Richard Gregorie, a prosecutor in the US Attorney’s Office in Miami who wrote the indictment for deceased former Panamanian dictator Manuel Noriega, has prosecuted a number of drug trafficking and money laundering cases using extraterritorial jurisdiction. He echoed Schneider’s comments, emphasizing that extraterritorial jurisdiction can be motivated by national security considerations.
“Extraterritorial jurisdiction comes from protecting US laws and interests,” Gregorie told InSight Crime. “If crimes are committed in furtherance of an enterprise whose object is to get [drugs] into the United States, we [US prosecutors] have jurisdiction.”
Still, the former Zetas boss may mount an appeal against his hefty sentence. David Shirk, the director of the Justice in Mexico research project, told InSight Crime that if Vásquez does appeal to a higher US court, its verdict could end up setting a sturdier precedent for the application of extraterritorial jurisdiction in murder or other criminal cases.

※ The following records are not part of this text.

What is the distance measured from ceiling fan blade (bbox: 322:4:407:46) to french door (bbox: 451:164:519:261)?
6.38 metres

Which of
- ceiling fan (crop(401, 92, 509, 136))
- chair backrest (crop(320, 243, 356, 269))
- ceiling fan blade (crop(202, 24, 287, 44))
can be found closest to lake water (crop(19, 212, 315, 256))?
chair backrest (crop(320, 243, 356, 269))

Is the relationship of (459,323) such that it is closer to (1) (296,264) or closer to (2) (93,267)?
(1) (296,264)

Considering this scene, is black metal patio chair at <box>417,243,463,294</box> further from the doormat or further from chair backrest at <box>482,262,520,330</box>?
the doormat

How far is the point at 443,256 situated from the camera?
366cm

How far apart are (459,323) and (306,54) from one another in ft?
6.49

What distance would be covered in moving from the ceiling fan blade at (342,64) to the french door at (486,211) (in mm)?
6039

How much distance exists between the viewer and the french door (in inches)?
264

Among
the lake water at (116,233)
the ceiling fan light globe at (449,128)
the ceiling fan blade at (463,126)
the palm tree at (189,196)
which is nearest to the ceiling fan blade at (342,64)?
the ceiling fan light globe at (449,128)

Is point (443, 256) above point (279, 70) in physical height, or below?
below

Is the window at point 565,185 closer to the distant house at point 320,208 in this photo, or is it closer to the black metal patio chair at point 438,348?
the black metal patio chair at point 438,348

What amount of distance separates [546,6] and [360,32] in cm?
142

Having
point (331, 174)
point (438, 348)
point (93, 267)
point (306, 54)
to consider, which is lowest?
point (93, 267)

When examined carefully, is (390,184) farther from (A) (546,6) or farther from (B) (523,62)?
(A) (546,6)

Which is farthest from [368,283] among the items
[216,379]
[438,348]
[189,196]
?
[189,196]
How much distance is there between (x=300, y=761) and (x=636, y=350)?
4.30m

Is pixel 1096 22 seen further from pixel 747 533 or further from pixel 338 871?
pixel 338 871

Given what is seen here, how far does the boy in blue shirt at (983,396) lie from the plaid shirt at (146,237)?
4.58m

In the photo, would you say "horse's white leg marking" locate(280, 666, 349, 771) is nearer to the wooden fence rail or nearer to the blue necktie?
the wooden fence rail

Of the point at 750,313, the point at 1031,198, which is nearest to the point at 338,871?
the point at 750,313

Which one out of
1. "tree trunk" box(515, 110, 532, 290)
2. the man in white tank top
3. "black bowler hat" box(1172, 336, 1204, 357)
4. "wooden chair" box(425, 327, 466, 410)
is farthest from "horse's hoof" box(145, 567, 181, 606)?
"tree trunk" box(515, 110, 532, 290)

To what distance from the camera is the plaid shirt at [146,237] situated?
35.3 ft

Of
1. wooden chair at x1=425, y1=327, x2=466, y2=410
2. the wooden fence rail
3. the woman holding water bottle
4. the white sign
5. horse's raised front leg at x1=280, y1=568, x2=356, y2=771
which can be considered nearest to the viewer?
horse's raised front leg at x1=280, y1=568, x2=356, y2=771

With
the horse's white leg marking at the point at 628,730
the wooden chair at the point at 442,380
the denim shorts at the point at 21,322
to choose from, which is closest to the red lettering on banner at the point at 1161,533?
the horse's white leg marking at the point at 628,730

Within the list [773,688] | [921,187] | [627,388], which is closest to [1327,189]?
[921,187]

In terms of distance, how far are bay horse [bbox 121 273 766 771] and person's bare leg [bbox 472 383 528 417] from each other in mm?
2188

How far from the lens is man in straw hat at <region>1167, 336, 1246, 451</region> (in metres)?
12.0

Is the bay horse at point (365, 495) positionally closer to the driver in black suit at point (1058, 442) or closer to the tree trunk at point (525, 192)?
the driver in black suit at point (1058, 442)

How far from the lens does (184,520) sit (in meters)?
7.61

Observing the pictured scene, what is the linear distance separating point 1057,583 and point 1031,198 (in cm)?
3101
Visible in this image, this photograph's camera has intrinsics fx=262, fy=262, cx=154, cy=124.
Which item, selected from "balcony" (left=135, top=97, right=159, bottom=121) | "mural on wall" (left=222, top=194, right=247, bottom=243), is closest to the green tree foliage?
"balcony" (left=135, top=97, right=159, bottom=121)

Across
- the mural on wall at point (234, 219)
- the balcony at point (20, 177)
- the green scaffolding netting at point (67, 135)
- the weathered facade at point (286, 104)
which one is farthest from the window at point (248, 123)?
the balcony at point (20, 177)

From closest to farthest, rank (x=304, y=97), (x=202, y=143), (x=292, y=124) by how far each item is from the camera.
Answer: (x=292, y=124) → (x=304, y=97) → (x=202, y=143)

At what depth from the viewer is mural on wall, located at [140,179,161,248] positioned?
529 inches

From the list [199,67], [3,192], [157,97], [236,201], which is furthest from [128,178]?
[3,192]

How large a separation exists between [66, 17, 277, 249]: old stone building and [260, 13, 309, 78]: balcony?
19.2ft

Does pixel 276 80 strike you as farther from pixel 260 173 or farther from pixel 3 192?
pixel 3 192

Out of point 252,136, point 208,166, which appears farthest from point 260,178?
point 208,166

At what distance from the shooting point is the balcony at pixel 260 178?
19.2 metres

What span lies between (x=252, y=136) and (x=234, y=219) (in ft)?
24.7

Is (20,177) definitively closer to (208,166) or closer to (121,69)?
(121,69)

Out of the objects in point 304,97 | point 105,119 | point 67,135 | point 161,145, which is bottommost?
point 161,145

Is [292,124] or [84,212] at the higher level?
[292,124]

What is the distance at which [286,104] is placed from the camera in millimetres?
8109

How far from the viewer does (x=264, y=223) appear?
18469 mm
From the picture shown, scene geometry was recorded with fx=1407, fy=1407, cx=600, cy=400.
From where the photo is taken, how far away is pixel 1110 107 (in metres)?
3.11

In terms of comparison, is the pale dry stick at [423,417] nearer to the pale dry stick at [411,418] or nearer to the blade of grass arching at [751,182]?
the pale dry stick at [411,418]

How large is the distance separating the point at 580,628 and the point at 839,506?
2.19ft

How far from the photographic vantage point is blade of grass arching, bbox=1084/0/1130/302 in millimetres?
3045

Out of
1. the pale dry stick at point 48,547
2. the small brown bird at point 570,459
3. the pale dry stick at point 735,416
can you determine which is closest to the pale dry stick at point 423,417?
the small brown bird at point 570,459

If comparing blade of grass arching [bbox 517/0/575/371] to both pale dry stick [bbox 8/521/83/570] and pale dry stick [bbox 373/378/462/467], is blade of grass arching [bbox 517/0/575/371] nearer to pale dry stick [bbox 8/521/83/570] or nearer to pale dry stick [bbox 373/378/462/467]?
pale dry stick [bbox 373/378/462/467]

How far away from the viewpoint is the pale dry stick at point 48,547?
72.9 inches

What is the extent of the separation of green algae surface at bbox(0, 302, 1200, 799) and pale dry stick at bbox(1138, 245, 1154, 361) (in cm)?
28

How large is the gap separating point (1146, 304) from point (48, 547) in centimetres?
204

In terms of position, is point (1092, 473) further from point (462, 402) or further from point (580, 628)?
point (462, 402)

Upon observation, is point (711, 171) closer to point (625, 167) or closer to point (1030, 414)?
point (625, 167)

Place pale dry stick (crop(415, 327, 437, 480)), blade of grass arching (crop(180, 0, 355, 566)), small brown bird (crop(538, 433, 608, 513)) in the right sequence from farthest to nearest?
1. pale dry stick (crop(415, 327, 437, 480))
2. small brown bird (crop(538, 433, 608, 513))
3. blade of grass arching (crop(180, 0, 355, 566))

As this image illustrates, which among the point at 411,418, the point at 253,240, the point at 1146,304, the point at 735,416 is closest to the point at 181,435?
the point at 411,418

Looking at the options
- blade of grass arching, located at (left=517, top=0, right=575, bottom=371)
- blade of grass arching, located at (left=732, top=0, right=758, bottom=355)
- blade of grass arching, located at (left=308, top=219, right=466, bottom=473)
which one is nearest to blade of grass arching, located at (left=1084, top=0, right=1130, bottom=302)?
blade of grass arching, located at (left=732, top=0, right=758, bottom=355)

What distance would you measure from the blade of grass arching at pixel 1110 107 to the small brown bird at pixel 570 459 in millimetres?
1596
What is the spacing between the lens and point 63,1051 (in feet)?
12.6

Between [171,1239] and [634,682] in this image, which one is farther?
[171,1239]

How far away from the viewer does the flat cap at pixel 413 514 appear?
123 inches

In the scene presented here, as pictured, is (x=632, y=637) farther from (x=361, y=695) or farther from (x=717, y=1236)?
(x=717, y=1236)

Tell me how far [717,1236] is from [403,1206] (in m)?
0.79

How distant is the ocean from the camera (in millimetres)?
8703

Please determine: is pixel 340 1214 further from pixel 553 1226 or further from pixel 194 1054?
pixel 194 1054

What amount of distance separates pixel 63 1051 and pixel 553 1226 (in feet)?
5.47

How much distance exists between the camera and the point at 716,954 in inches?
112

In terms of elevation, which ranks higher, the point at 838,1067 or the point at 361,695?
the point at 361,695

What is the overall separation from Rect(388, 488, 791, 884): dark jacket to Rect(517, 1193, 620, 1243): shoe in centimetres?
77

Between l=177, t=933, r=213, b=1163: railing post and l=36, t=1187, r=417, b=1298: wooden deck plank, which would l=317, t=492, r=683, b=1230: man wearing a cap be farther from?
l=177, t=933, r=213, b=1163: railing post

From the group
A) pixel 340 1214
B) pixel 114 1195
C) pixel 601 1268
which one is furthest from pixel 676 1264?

“One thing that remains to be seen is if [the charges] hold up against scrutiny against higher court appeals,” Shirk said. “An appeal to this particular charge and sentence could have very interesting implications.”
If Vásquez’s case is the first of many, the United States will be strengthening its role in prosecuting international crimes — a powerful position that may help prop up weaker judicial systems abroad, or undermine them.